Attualità

La guerra dei vincoli per le saline di Cagliari

di Ivano Tolettini -


Alle porte di Cagliari, nella vasta salina di Santa Gilla di 2.700 ettari, va in scena un nuova battaglia legale. È davanti al Tar contro il vincolo messo dalla Soprintendenza. Ad affilare le armi quanti hanno obiettivi legittimi, ma contrapposti: da una parte quelli ambientali, per preservare un ecosistema unico; dall’altra quelli industriali che da quasi un secolo sono al centro di opposte valutazioni perché ad un tempo strumenti di accumulazione e lavoro che emancipano dal bisogno. Cui è difficile rinunciare. Interessi con risvolti non sempre confessabili.
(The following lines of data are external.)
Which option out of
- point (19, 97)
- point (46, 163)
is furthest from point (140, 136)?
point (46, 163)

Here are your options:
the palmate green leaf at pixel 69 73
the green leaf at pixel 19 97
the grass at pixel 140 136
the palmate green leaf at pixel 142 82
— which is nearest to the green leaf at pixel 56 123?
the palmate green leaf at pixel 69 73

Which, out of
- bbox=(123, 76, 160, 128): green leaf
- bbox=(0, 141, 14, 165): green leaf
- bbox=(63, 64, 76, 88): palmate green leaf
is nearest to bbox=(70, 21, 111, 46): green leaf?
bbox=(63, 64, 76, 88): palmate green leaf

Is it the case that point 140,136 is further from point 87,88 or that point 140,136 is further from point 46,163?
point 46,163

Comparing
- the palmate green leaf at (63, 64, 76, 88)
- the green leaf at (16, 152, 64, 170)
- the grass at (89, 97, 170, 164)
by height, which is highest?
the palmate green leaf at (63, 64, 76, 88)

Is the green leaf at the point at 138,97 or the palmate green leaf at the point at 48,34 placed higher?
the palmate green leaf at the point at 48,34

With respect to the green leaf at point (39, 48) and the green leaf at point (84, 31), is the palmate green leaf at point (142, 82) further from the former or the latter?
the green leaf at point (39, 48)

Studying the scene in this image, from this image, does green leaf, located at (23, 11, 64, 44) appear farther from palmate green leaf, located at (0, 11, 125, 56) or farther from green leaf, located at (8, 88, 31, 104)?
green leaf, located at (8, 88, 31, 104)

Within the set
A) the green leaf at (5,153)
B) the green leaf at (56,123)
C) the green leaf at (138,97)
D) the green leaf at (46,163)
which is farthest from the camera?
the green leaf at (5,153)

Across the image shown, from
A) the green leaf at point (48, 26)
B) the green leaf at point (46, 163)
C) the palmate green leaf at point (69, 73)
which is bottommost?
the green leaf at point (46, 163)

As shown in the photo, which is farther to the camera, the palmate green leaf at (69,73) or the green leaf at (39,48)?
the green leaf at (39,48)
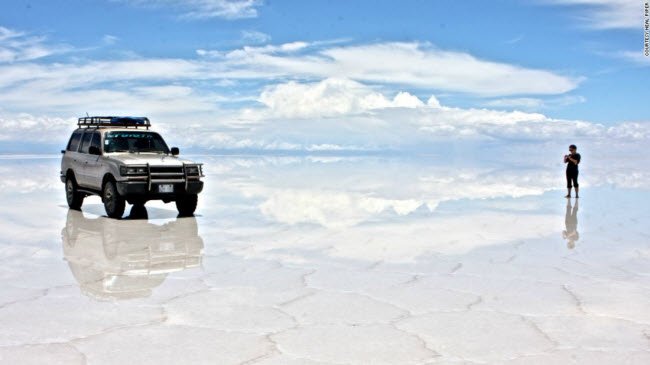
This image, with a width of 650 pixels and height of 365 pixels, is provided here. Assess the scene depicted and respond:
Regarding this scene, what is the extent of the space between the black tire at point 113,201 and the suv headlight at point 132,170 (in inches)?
17.3

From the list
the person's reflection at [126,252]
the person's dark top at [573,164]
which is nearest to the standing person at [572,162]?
the person's dark top at [573,164]

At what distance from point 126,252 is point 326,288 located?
3.54 m

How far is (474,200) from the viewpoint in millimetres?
16688

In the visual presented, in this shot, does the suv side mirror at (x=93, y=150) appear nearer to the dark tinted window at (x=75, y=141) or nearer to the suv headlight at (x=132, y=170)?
the suv headlight at (x=132, y=170)

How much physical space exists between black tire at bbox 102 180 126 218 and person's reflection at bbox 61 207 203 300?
22 cm

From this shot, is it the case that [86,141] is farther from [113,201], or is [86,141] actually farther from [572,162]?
[572,162]

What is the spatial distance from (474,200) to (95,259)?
1094 centimetres

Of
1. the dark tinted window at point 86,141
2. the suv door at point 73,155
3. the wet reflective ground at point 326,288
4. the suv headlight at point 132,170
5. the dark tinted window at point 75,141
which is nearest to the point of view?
the wet reflective ground at point 326,288

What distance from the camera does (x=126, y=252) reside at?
28.9ft

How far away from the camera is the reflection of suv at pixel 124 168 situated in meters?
12.7

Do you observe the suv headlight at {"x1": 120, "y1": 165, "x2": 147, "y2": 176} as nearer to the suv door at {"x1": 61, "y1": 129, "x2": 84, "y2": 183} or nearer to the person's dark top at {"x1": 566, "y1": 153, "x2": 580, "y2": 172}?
the suv door at {"x1": 61, "y1": 129, "x2": 84, "y2": 183}

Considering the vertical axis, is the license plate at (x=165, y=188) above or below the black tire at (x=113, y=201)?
above

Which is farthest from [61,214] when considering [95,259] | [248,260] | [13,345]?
[13,345]

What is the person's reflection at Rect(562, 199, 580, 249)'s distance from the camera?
9.88 meters
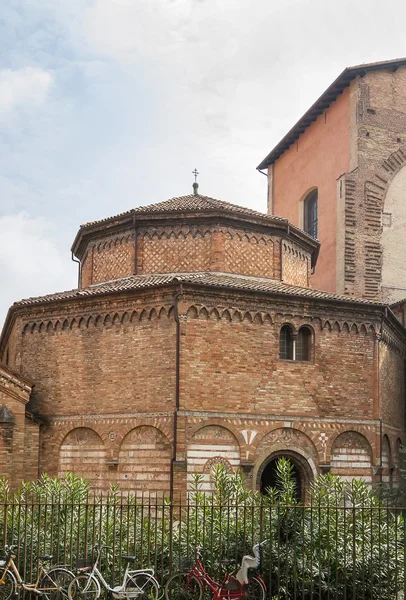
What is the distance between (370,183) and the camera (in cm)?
2778

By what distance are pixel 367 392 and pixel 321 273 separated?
9.55 meters

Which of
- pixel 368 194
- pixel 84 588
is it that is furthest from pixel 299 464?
pixel 368 194

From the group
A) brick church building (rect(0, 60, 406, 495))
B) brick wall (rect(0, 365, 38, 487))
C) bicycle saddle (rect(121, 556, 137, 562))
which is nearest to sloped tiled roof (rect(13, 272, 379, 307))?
brick church building (rect(0, 60, 406, 495))

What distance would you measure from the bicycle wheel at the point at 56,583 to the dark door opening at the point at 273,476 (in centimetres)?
880

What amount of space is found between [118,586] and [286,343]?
9766mm

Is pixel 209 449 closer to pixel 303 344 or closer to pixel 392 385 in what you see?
pixel 303 344

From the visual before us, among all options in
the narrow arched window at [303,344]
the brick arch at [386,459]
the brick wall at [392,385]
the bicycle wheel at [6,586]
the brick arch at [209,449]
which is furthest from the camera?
the brick wall at [392,385]

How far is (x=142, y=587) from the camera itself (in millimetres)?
10680

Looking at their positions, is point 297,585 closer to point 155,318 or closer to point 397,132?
point 155,318

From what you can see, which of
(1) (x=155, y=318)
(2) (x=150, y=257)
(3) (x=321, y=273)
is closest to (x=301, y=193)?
(3) (x=321, y=273)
Nel regno dei fenicotteri rosa, dove va in scena uno dei valzer naturali più spettacolari non solo della Sardegna, la Soprintendenza ha rotto gli indugi ed ha messo la tutela su un’area ricompresa tra i Comuni di Cagliari, Capoterra e Assemini. A muovere battaglia è il Consorzio industriale della provincia di Cagliari (Cacip).

 

CHIMICA

 

La tutela diventa ufficiale dopo che il colosso Eni un anno fa ha tolto le ancore disimpegnandosi dalla “Ing. Luigi Conti Vecchi” che fino a pochi anni fa controllava interamente. Sia nella gestione delle saline, vendute alla siciliana Italkali, sia nella chimica di base con l’impianto del cloro-soda che in precedenza era stato venduto alla Società Chimica Assemini amministrata da Domenico Greco e con socio di maggioranza l’industriale Toscano Antonio Donato Todisco. Del resto il connubio tra le saline e la chimica è molto stretto, perché l’impianto del cloro-soda è il processo chimico-industriale attraverso cui dal cloruro di sodio in soluzione, la cosiddetta salamoia pura, si ottengono per elettrolisi cloro gassoso, Idrossido di sodio e idrogeno. Restano però da smaltire le sabbie che sono equiparate a un rifiuto. Quando la società Conti Vecchi era un tutt’uno esse venivano perlopiù gestite all’interno delle saline, ma non avviene più. Senza che finora sia stata eseguita la “caratterizzazione chimico-fisica” della spacchettata dall’Eni dopo la sua “fuga”. Vale a dire si invoca “l’analisi delle acque di falda – come scrive Mauro Pili sull’Unione Sarda – e delle sostanze che possono avere alterato nel tempo il sottosuolo e non solo”. A frenare quest’azione, osservano molti ambientalisti cui dà voce anche l’articolo citato, è “il tabù del possibile inquinamento”, tutto da verificare, per possibili gestioni borderline del passato, quando la sensibilità ambientale non era quella odierna. Anche perché tra “lo stabilimento industriale del cloro-soda – aggiunge Pili nell’articolo – e la gestione” contigua delle saline l’erba non cresce più e “un motivo dovrà pur esserci”.

REGIONE E PONTILE

Della cessione ai privati delle saline di Santa Gilla si è occupata anche l’assemblea regionale sarda quando il consigliere Michele Cossa ha presentato una interrogazione scritta sulla vendita della “Ing. Luigi Conti Vecchi” da parte di Eni, cui ha risposto lo scorso novembre l’assessore dell’Industria Anita Pili. “Il Servizio Attività estrattive e recupero ambientale eserciterà il suo ruolo istituzionale di competenza – scrive – nell’ambito dell’attività di verifica della regolarità della conduzione della miniera relativamente al rispetto degli obblighi imposti con l’atto di concessione e alla continuità della produzione”. Prima però aveva specificato che il Servizio Attività estrattive e recupero ambientale non aveva avviato alcun procedimento perché lo può fare solo in caso di trasferimento della titolarità della concessione mineraria che è rimasta al concessionario, Ing. Luigi Conti Vecchi spa, passato di mano. Resta poi il tema dei lavori del pontile che fanno parte dell’accordo di cessione da parte di Eni a Chimica Assemini, annunciati per fine maggio dall’ad Greco. Ma questa è un’altra storia.